A significant association was observed in this study between outcome and socio-economic status. Studies by Suresh et al.,[6] and Williams et al.,[21] have also shown that parents with lower education had poor dental knowledge and attitude level. It is possible that parents with higher education level are more likely to have positive health attitudes and render greater attention to the health of the child.
Conditions established in pre-school years provide a foundation for oral health and patterns for use of dental services later and in adulthood. Parents, especially mothers, need to realize that they are role models for their children and to be encouraged to improve the child's dental health habit.

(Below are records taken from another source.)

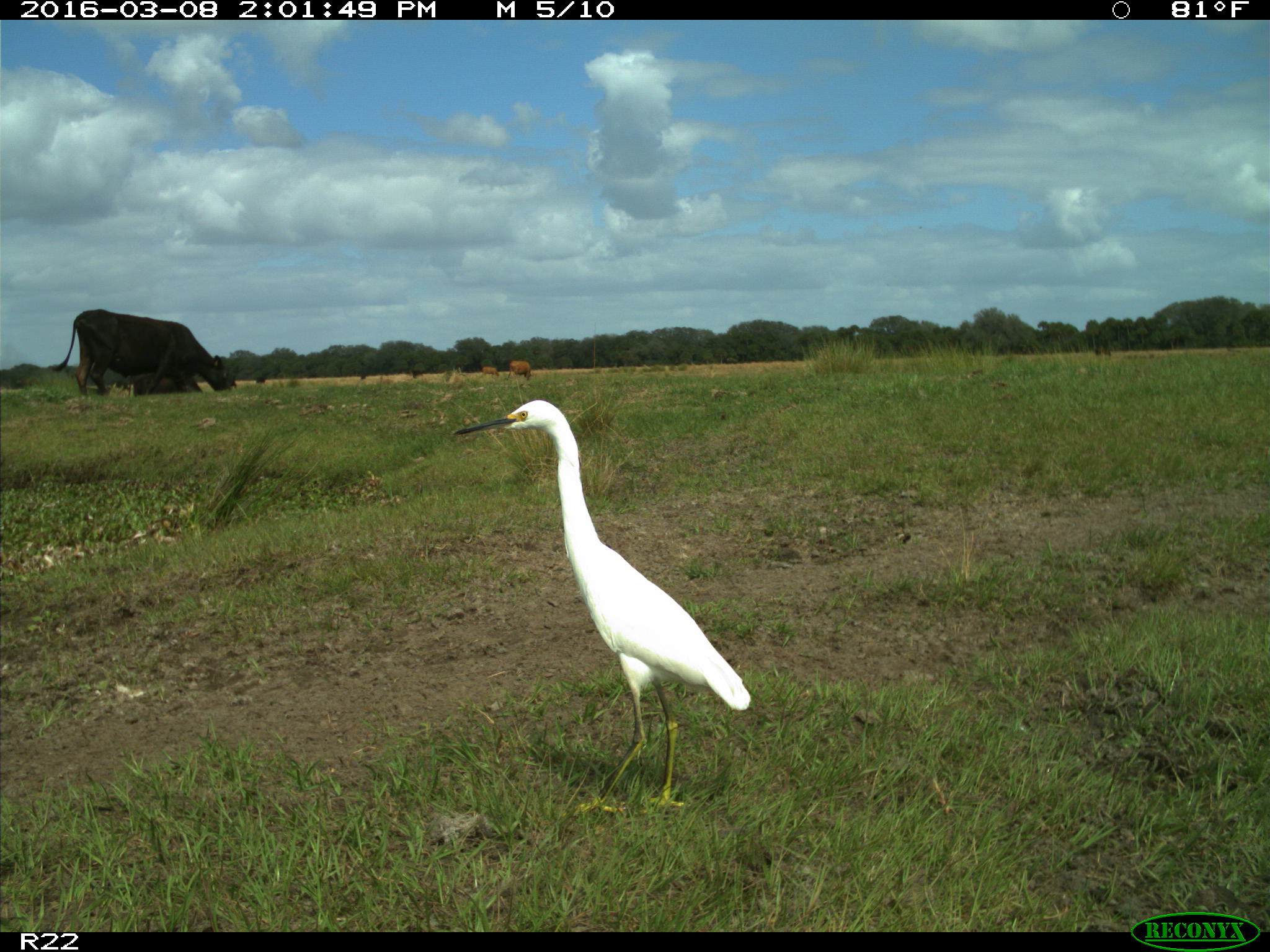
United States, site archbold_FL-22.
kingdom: Animalia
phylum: Chordata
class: Mammalia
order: Artiodactyla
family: Bovidae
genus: Bos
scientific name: Bos taurus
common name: domestic cow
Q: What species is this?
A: Bos taurus (domestic cow).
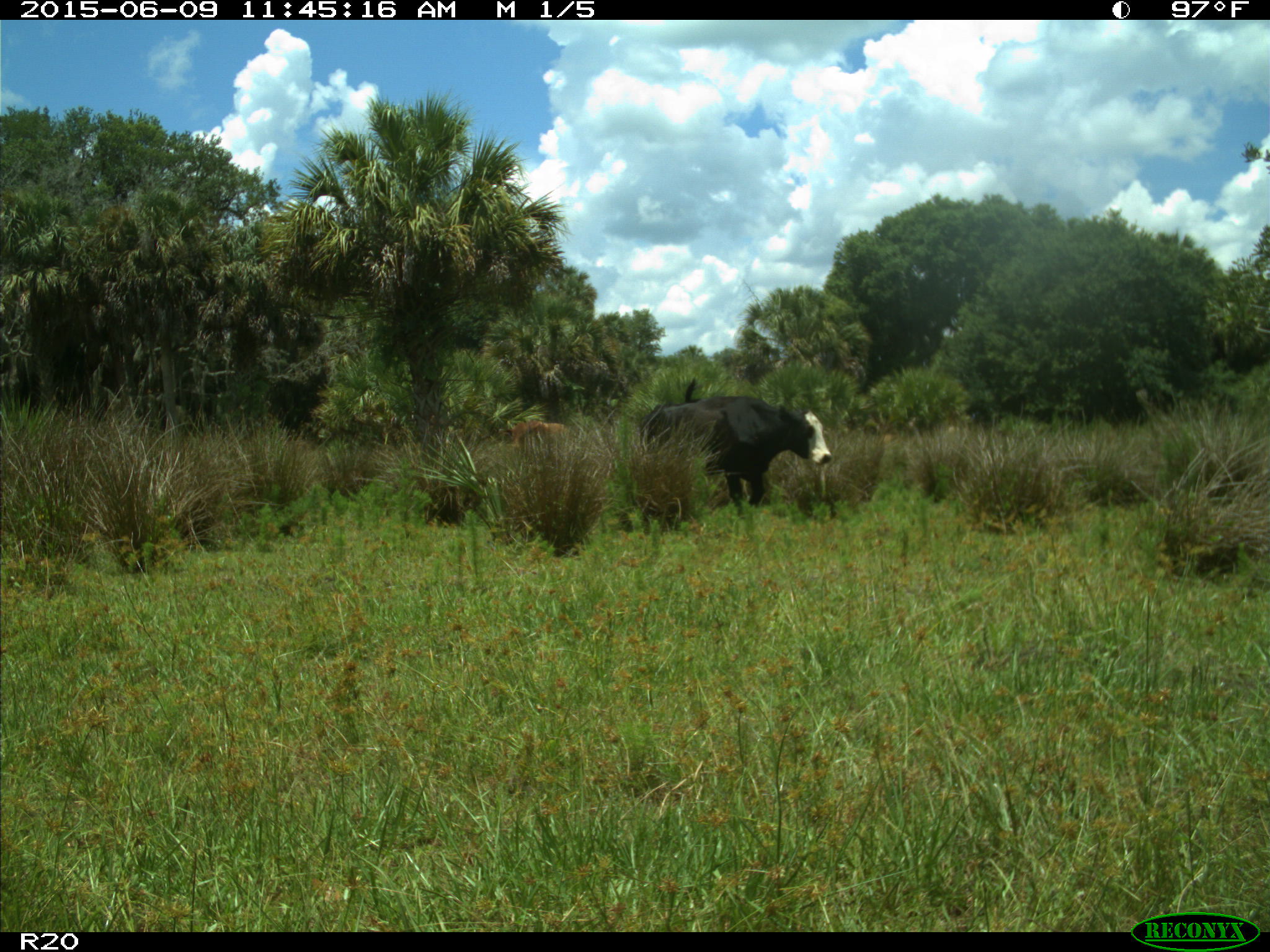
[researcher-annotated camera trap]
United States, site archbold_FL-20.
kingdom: Animalia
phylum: Chordata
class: Mammalia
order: Artiodactyla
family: Bovidae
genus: Bos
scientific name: Bos taurus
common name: domestic cow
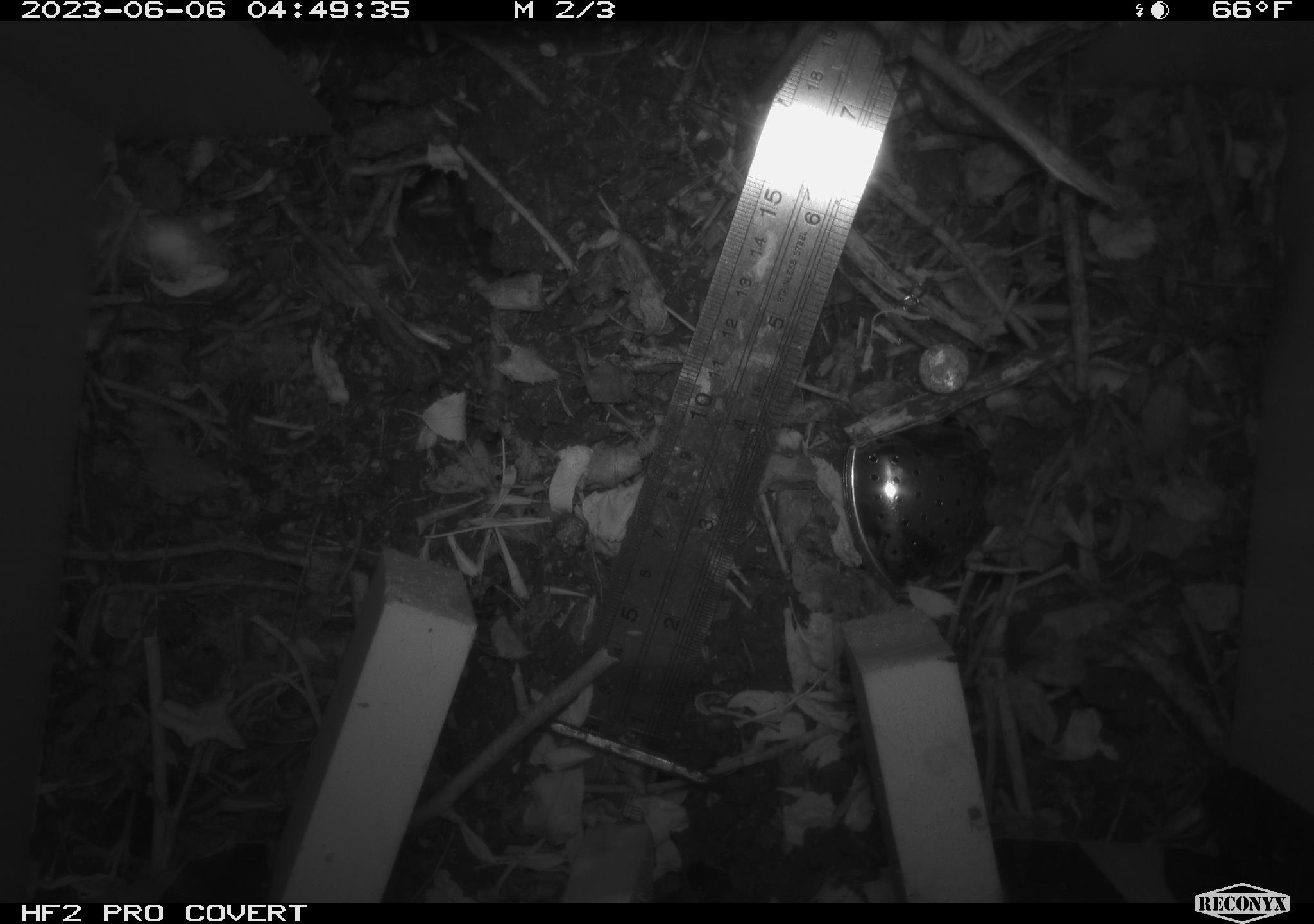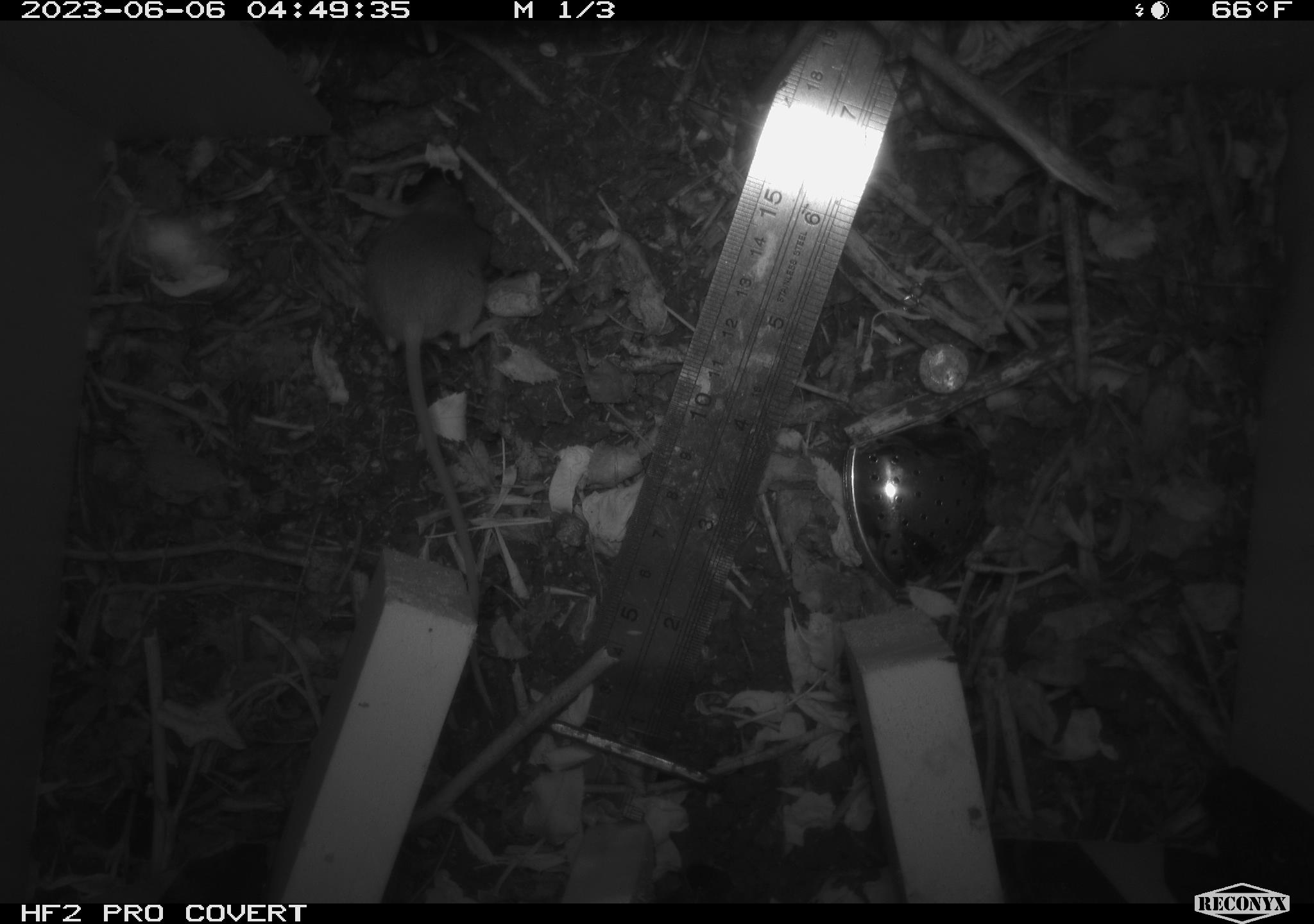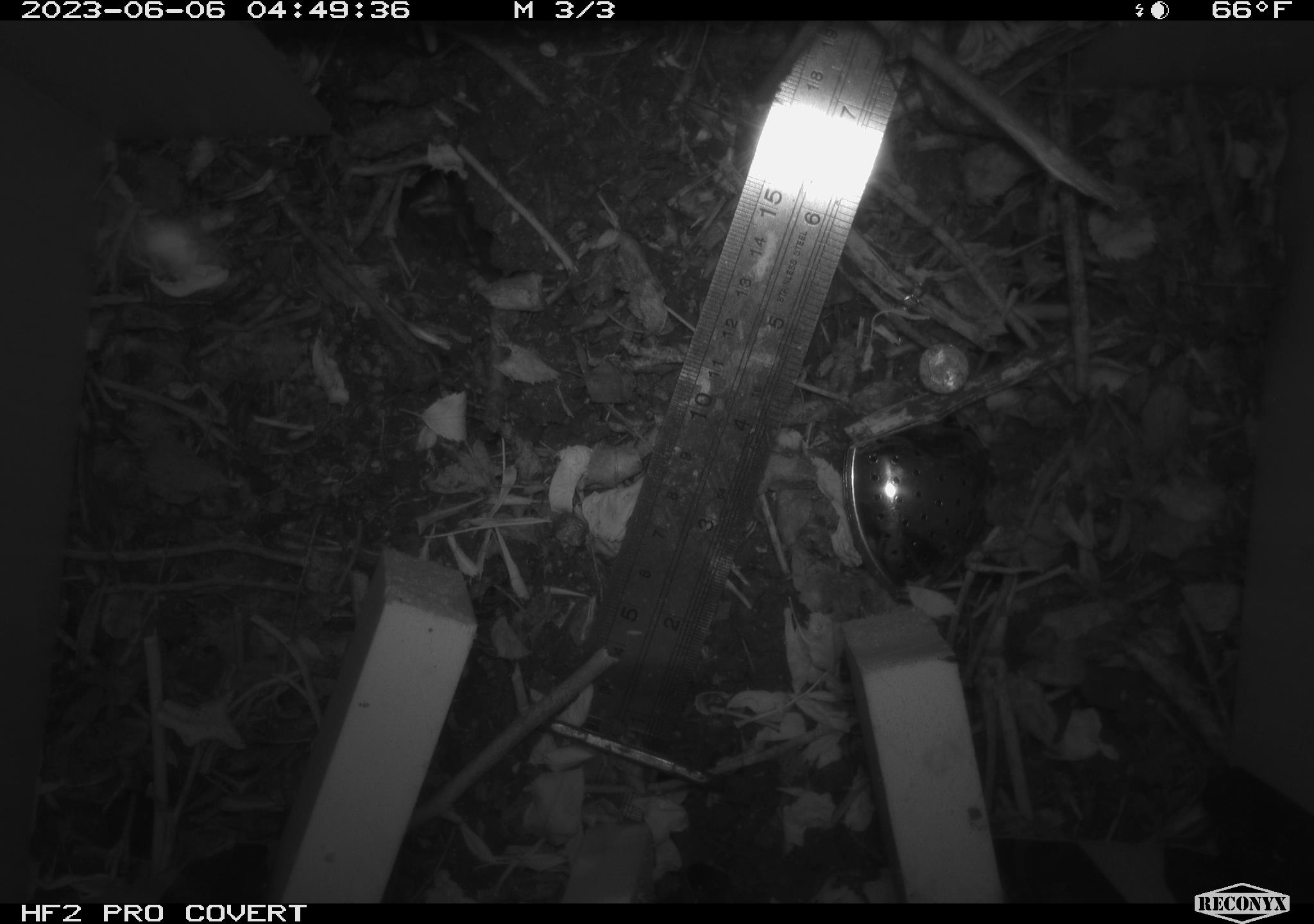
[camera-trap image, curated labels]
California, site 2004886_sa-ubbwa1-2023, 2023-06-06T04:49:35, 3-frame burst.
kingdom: Animalia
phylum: Chordata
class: Mammalia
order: Rodentia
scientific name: Rodentia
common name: rodent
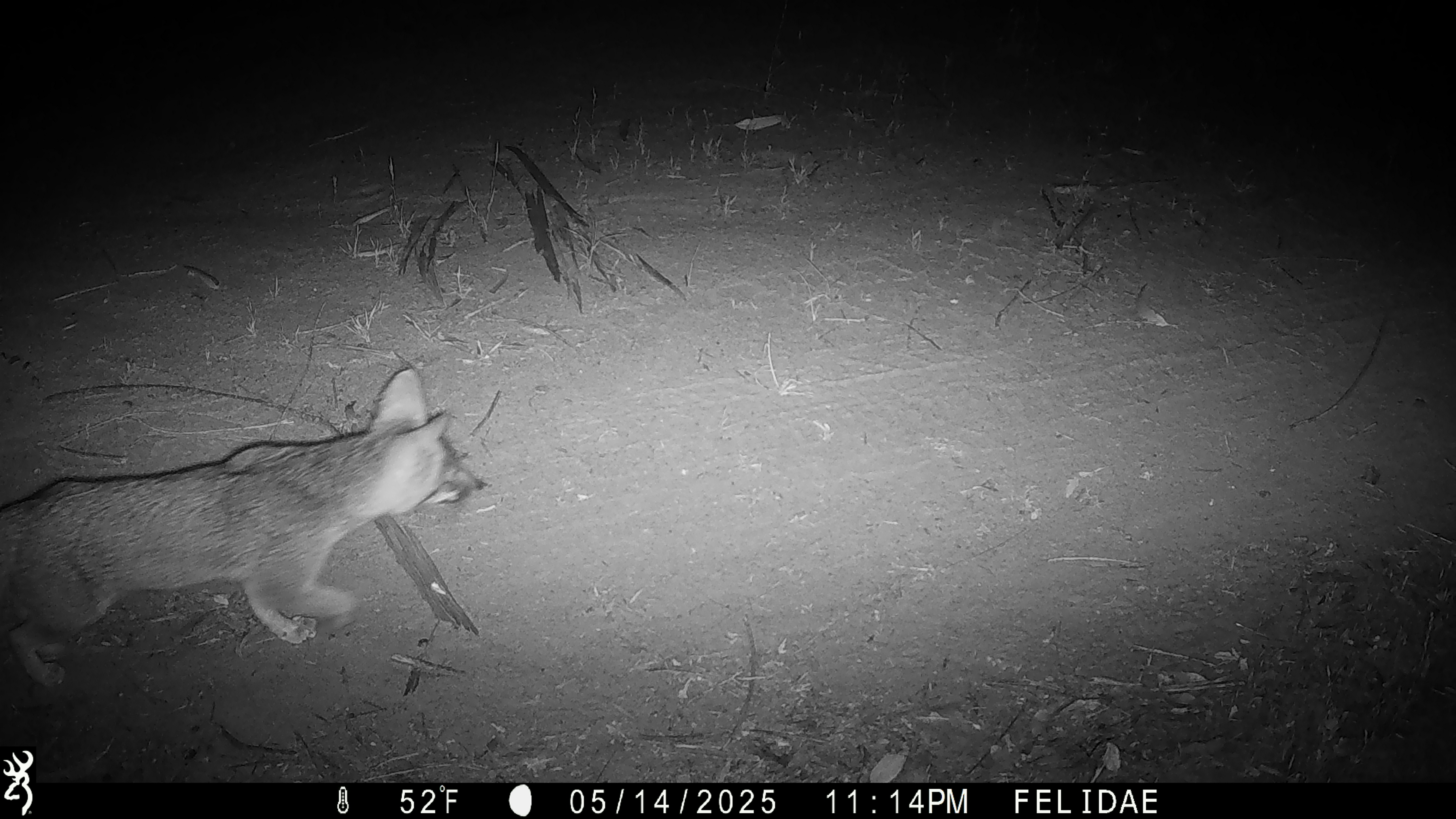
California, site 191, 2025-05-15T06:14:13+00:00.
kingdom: Animalia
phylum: Chordata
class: Mammalia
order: Carnivora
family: Canidae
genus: Urocyon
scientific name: Urocyon cinereoargenteus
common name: gray fox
Gray fox (Urocyon cinereoargenteus).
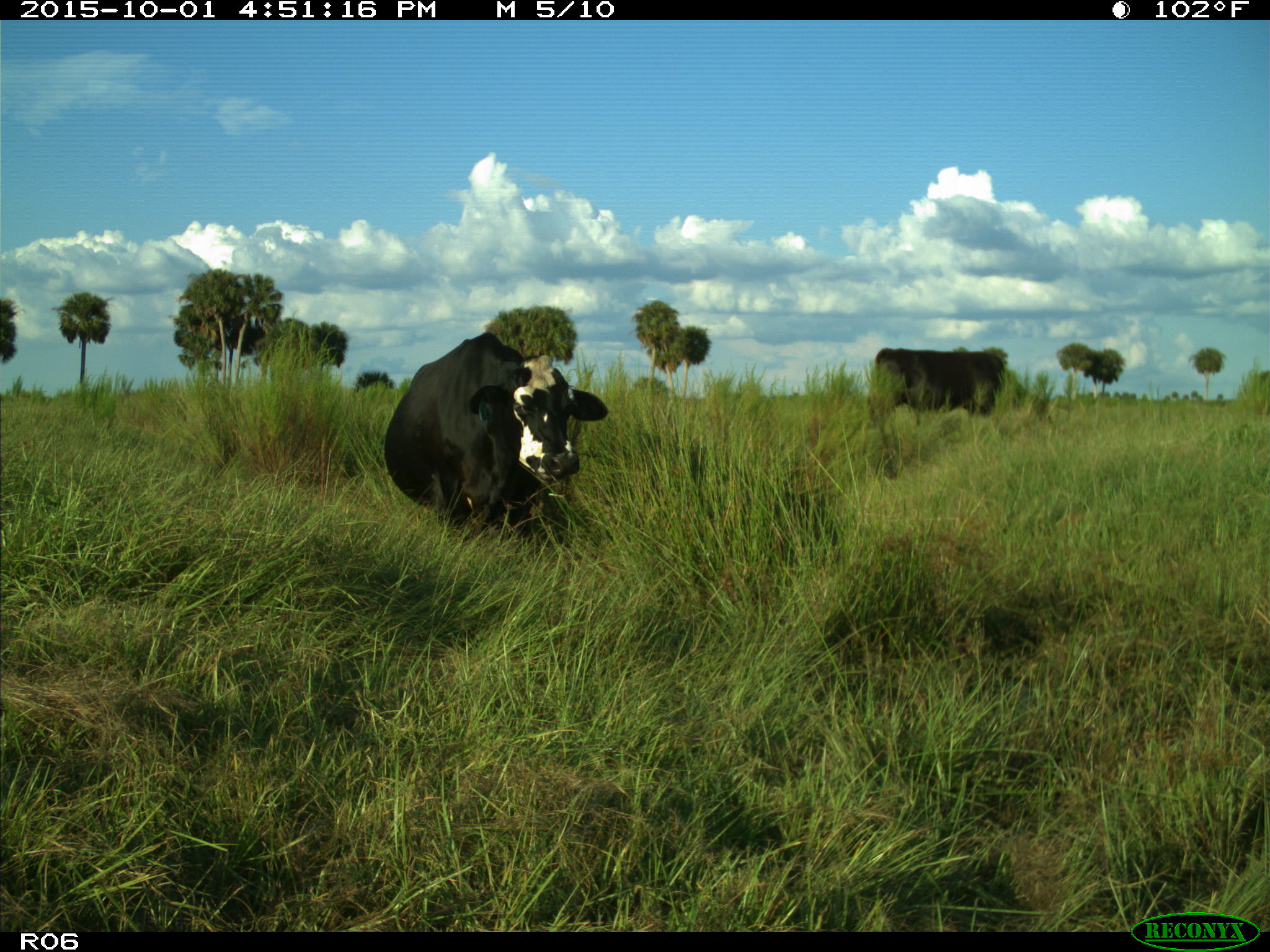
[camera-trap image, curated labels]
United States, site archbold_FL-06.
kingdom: Animalia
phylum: Chordata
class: Mammalia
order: Artiodactyla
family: Bovidae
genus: Bos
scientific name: Bos taurus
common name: domestic cow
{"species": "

The results of this study cannot be extrapolated as the sample size was small and the study was localized to one particular hospital. Hence, studies exploring the same issue need to be conducted on larger samples covering different populations so as to evaluate, which strategies will be effective and efficient in bringing about a behavior change in parents regarding IOH care.
CONCLUSION
Parent's knowledge on IOH care was inadequate. Health professionals, who are the first to come into contact with expectant and new mothers, need to disseminate appropriate and accurate information about oral health-care for infants, especially the use of nursing bottle at night, the value of tooth brushing, and regular dental visits. A matter of high priority is the development and implementation of wide-scale, long-term programs of health education, and promotion for expectant new mothers.
ACKNOWLEDGMENTS
The authors would like to thank the study participants for their participation and kind cooperation during the study.
Footnotes
Source of Support: Nil.
Conflict of Interest: None declared.